The uncomfortable truth: you need to be a good enough developer to review what the agent produces. If you cannot spot a bad architectural decision, the agent will not save you. If you do not understand why a certain pattern exists, you will not catch it when the agent breaks the pattern. Agents amplify your existing skill. They do not replace it.
Where this is going
I have written about how agent skills work and building MCP servers before. Those building blocks are maturing. MCP is becoming the standard for connecting agents to external tools and data. The ecosystem is growing fast.
The gap between demo-quality and daily-driver-quality agents is closing, but it is still real. Every demo shows the perfect run where the agent nails it first try. Daily use means dealing with the 30% of cases where the agent gets confused, goes in circles, or confidently produces something wrong. You learn to recognize the patterns: when the agent starts repeating itself, when it is going down the wrong path, when you should interrupt and redirect. The tools are getting better at recovering from mistakes, but knowing when to intervene is still a human skill.

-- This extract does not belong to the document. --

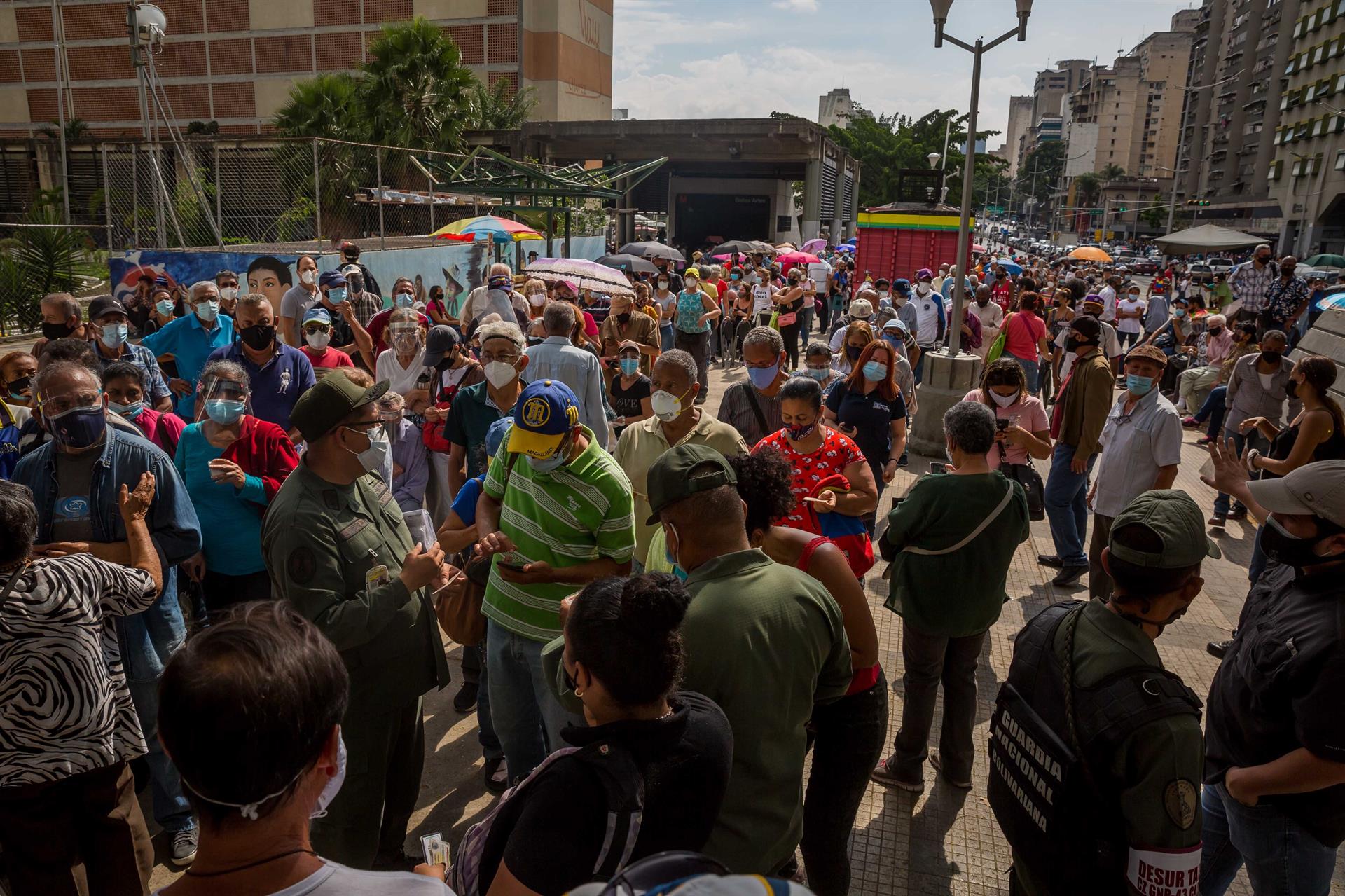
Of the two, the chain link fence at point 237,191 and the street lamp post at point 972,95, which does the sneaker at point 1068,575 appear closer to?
the street lamp post at point 972,95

Local models are getting good enough for routine tasks. Code completion, simple refactoring, test generation. Not everything needs a frontier model. Running a smaller model locally for quick tasks while reserving the bigger models for complex work is a pattern that keeps cost and latency down. OpenCode makes this especially easy since you can switch providers per session.
The developers who benefit most from agents are the ones who already understood what to build. Agents do not fix unclear thinking. They amplify whatever skill level you bring. A senior developer with agents ships faster because they know what good output looks like and can course-correct quickly. A junior developer with agents writes more code but still needs guidance on whether it is the right code. The skill floor did not disappear. It just moved from "can you write this code" to "can you evaluate this code."
The biggest change is not the tools. It is the mindset shift from "I write code" to "I direct the building of software." Whether that makes you more productive depends entirely on whether you were good at directing in the first place.